-------- Document extract --------
Nehru's abrogation of leadership and the inadequacy of his army chiefs and top generals make for pitiful reading in the light of the massive loss of life of the rank and file thereafter at Tawang and with heart-rending bravery at Sela and at Walong. Verma's descriptions of the slaughter of our retreating troops are vivid and not for faint hearts. The numerous acts of courage in the battle evoke a mixture of pride, yet anger at the machinations at higher levels of command eager to save their own skins. After the Walong defeat, a colleague alongside Kaul said "that he sounded so desperate as to be almost demented." The tragedy was deepened by the denouement for Nehru's pacifist ideals when he had to undergo the humiliation of seeking air-force assistance from the United States of America before China's unilateral ceasefire and withdrawal.

Verma's meticulous detail of the battle lines is understandable for it honours the brave and the fallen. The problem is that it breaks the flow of his narrative style and confuses the bigger picture of the army movements as a whole. Nevertheless, the story is gripping and monumentally tragic. Current nationalistic fervour makes the Indian public belligerent to settle scores with our neighbours. The question left in the mind of the reader after the terrible debacle of 1962 is whether adequate corrective actions have been taken to ensure that such a failure does not happen again.
--------
▶ Set of tasks:
- A) In the review, which country did Nehru have to ask for air-force assistance?
- B) Collect every line of the listing that contains the word "staircase".
-------- Dataset excerpts --------
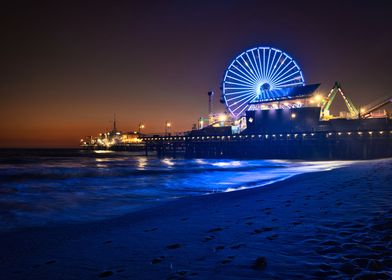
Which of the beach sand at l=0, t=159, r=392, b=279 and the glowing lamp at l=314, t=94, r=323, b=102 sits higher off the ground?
the glowing lamp at l=314, t=94, r=323, b=102

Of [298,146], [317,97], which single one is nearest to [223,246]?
[298,146]

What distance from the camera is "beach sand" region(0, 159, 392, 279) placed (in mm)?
3398

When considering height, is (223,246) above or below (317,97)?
below

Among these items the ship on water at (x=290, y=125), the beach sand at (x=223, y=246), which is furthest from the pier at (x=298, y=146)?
the beach sand at (x=223, y=246)

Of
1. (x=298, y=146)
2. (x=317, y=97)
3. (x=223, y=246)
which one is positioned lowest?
(x=223, y=246)

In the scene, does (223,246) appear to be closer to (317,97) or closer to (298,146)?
(298,146)

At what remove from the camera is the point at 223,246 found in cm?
434

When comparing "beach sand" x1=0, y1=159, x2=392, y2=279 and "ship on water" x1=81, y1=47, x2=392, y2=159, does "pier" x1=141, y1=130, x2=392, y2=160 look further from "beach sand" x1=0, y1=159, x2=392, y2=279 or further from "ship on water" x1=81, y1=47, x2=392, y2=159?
"beach sand" x1=0, y1=159, x2=392, y2=279

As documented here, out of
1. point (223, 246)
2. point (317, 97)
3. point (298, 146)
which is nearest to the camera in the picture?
point (223, 246)

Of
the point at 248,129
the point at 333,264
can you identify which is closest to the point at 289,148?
the point at 248,129

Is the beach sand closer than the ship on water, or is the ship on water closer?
the beach sand

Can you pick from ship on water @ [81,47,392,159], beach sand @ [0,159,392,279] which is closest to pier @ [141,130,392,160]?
ship on water @ [81,47,392,159]

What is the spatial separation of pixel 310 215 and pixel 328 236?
1618mm

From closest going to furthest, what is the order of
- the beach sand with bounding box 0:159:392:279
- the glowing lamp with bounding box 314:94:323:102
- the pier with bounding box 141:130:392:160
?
1. the beach sand with bounding box 0:159:392:279
2. the pier with bounding box 141:130:392:160
3. the glowing lamp with bounding box 314:94:323:102
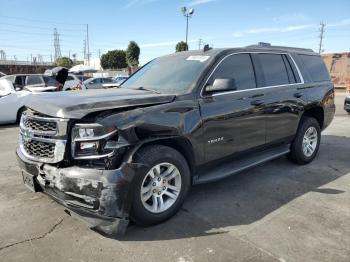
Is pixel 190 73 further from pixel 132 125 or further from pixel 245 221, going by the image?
pixel 245 221

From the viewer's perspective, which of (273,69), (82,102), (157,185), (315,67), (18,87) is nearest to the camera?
(82,102)

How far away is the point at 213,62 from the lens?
174 inches

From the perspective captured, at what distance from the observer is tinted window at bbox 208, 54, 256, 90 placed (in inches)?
177

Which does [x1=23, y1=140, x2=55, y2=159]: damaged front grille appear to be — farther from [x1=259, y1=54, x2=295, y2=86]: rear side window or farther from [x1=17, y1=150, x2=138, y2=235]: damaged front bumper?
[x1=259, y1=54, x2=295, y2=86]: rear side window

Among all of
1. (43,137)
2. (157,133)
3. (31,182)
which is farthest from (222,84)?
(31,182)

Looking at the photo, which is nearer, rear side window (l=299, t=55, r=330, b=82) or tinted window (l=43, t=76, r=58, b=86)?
rear side window (l=299, t=55, r=330, b=82)

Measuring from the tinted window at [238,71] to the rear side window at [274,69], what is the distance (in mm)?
335

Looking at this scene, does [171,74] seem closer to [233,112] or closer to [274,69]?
[233,112]

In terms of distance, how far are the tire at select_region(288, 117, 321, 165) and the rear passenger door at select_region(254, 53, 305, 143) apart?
Result: 20 centimetres

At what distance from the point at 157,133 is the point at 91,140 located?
689 mm

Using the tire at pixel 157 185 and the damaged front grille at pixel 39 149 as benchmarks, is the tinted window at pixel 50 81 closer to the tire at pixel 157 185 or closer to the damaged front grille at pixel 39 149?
the damaged front grille at pixel 39 149

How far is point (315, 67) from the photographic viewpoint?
6.32m

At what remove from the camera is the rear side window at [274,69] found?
203 inches

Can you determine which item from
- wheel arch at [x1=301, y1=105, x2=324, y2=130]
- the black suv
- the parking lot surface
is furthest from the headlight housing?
wheel arch at [x1=301, y1=105, x2=324, y2=130]
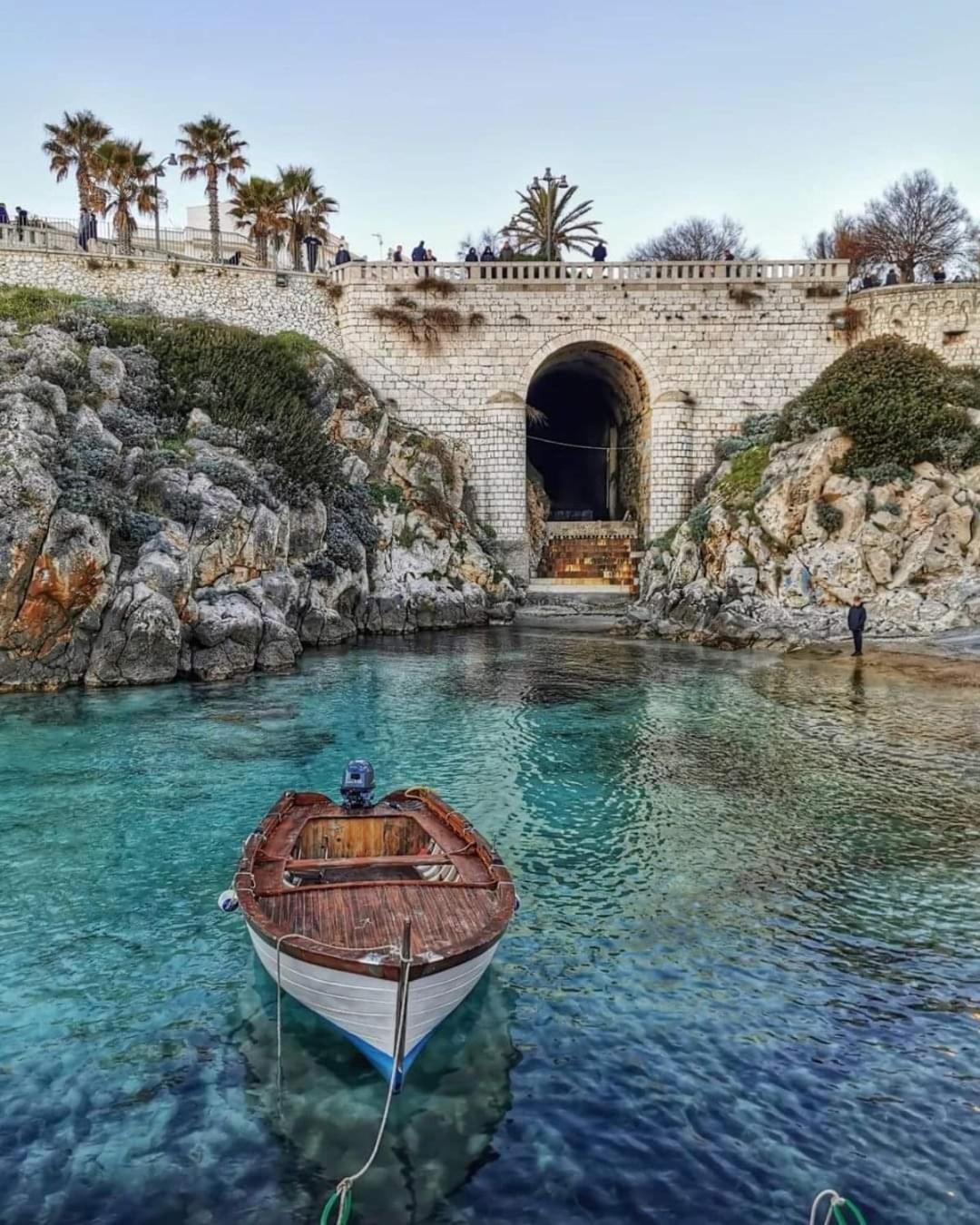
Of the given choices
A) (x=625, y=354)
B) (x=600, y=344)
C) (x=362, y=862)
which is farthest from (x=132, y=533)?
(x=625, y=354)

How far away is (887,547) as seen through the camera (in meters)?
25.4

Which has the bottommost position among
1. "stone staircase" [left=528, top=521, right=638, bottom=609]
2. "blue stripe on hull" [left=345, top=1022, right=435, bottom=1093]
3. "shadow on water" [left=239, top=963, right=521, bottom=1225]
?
"shadow on water" [left=239, top=963, right=521, bottom=1225]

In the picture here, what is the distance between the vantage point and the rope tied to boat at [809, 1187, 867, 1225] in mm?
3890

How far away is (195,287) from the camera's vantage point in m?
32.3

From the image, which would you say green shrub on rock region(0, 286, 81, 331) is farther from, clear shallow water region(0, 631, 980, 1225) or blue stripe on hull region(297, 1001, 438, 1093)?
blue stripe on hull region(297, 1001, 438, 1093)

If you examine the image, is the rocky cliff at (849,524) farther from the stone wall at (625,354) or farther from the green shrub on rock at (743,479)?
the stone wall at (625,354)

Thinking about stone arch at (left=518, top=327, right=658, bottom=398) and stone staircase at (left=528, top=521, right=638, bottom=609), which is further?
stone staircase at (left=528, top=521, right=638, bottom=609)

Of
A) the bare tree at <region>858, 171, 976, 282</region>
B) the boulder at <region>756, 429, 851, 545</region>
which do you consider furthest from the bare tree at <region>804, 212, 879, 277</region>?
the boulder at <region>756, 429, 851, 545</region>

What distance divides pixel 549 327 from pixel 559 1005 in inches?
1182

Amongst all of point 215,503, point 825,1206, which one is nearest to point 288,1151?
point 825,1206

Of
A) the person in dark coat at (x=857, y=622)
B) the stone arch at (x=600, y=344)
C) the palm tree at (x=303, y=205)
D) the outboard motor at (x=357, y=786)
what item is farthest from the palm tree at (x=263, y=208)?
the outboard motor at (x=357, y=786)

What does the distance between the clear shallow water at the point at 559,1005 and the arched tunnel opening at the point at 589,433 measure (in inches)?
963

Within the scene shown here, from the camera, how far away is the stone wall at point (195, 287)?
30984mm

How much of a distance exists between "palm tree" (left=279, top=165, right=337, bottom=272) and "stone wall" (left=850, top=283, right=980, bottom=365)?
23.3 meters
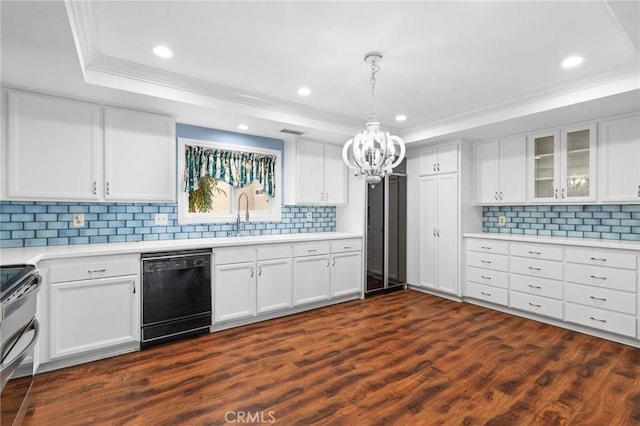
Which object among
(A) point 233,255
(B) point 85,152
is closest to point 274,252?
(A) point 233,255

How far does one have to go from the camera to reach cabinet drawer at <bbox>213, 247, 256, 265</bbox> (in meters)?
3.31

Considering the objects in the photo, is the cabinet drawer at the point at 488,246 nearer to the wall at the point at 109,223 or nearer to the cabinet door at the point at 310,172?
the cabinet door at the point at 310,172

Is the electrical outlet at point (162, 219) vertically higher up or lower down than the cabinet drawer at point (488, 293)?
higher up

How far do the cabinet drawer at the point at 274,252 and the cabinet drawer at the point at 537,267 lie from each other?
106 inches

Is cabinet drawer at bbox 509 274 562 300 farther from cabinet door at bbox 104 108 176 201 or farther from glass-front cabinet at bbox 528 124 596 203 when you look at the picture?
cabinet door at bbox 104 108 176 201

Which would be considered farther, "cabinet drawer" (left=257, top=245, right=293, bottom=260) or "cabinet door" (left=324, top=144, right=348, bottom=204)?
"cabinet door" (left=324, top=144, right=348, bottom=204)

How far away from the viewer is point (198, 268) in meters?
3.18

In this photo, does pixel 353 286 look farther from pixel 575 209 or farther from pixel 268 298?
pixel 575 209

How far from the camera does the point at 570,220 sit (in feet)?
13.0

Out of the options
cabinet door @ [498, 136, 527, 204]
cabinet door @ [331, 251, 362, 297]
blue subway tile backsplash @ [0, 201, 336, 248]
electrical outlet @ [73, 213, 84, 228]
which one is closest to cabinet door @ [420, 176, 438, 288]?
cabinet door @ [498, 136, 527, 204]

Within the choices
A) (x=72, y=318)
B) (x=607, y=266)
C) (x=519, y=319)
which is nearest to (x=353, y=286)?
(x=519, y=319)

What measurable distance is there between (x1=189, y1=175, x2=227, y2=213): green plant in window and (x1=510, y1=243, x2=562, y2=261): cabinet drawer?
11.9 feet

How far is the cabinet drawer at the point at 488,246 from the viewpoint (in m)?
4.04

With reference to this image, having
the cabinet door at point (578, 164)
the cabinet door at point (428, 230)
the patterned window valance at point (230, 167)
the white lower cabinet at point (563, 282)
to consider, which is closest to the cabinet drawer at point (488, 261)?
the white lower cabinet at point (563, 282)
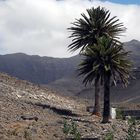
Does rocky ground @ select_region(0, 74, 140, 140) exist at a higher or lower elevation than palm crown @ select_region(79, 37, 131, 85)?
lower

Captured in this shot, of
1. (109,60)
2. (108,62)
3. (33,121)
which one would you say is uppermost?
(109,60)

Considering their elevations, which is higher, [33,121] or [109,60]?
[109,60]

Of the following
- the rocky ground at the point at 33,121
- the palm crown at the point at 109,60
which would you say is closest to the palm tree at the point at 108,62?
the palm crown at the point at 109,60

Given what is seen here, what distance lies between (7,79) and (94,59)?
14592 millimetres

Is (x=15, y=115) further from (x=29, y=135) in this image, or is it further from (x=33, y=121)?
--------
▶ Solutions to the exercise:
- A) The United States of America.

- B)
1. "stone staircase" [left=528, top=521, right=638, bottom=609]
Thinking about stone arch at (left=518, top=327, right=658, bottom=398) and stone staircase at (left=528, top=521, right=638, bottom=609), which is further?
stone staircase at (left=528, top=521, right=638, bottom=609)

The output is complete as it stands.